• [WHAT IS EXPECTED] Resume the notes below on bug fixes in the rogue game sources, writing on from their final sentence about rs_read_daemons().

• [SUPPLIED PASSAGE]
--------------------------------------------------
A custom autoconf macro searched for the curses library, and provided an
option to use ncurses instead of a (presumably deficient) curses
implementation. Unfortunately, some of the Makefiles ignored the
search's results.
Now that this is fixed, building against pdcurses should be easier too.
md_shellescape() sets SIGINT and SIGQUIT to be ignored, storing the
previous handlers, and restores them after the shell exits. But it
mixed up the two handlers.
Since the signals were usually handled by the same function, this fix
doesn't have much effect, but anything that makes signal code less
confusing is a good thing.
The player name is stored in whoami[], which is length 80 in most games
(1024 in rogue5). Only the first 10 chars were used to create
file_name, because that buffer is the same length. Increasing the size
of file_name to 256 permits using all of whoami.
The name is also no longer truncated to 20 chars when writing the log.
All games should now be able to handle 79-character names without
collisions. Anything more would break save compatibility.
In rogue5/state.c, rs_read_daemons() zeroes out the argument and delay
if the daemon slot is empty. Unfortunately that code ended up on the
wrong side of the brace that closes the for loop, so instead of running
after each daemon, it got run once after the loop exited, when the
index was of course out of bounds.
--------------------------------------------------
• [PROVIDED MATERIAL]
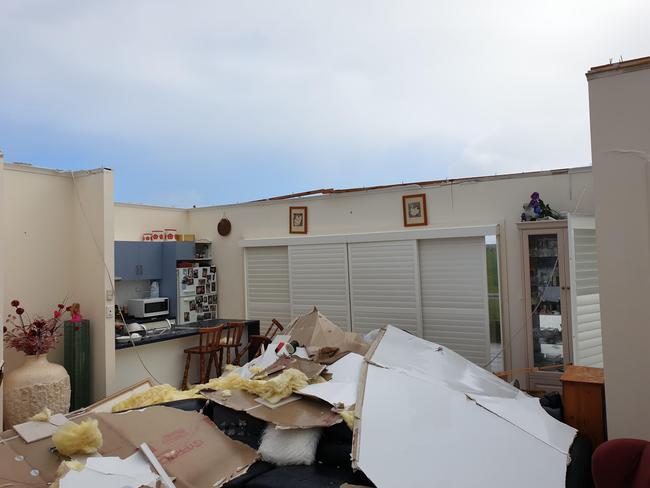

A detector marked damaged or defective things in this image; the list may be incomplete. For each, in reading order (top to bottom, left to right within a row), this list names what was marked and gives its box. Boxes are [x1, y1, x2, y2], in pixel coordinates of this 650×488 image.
--------------------------------------------------
• [OUTPUT FOR THIS TASK]
This tended to manifest, when compiled with -O2, by overwriting hw and
setting it to NULL. When inventory() next ran, hw would be passed to
wgetch(), which returns ERR when it gets a NULL argument. This made
md_readchar() think something was wrong and autosave the game.
Upon investigation, rogue3 was found to commit the same mistake.
rogue4 and srogue don't zero the data. arogue5 already does it
properly.
Someday I am going to run all this through Valgrind. Someday when I
am a kinder person who will not be driven to invoke hordes of trolls
and centaurs upon the original authors.
md_readchar() mapped KEY_BACKSPACE to CTRL-H, but get_str(), which
handles prompts for strings, only backs up when it receives the erase
character. The key should be mapped to md_erasechar().
This fixes Red Hat Bugzilla #847852.
In all games, rs_write_room_reference() stored -1 for a nonexistent
room, but rs_read_room_reference() did not check for out-of-bounds
values, leading to pointers to rooms[-1], which sometimes caused
crashes. rs_read_room_reference() has now been modified to use NULL
instead.
Some of the games required further changes to replace NULL with the
pointer to the actual room. Others are capable of handling NULL for
objects not in any room.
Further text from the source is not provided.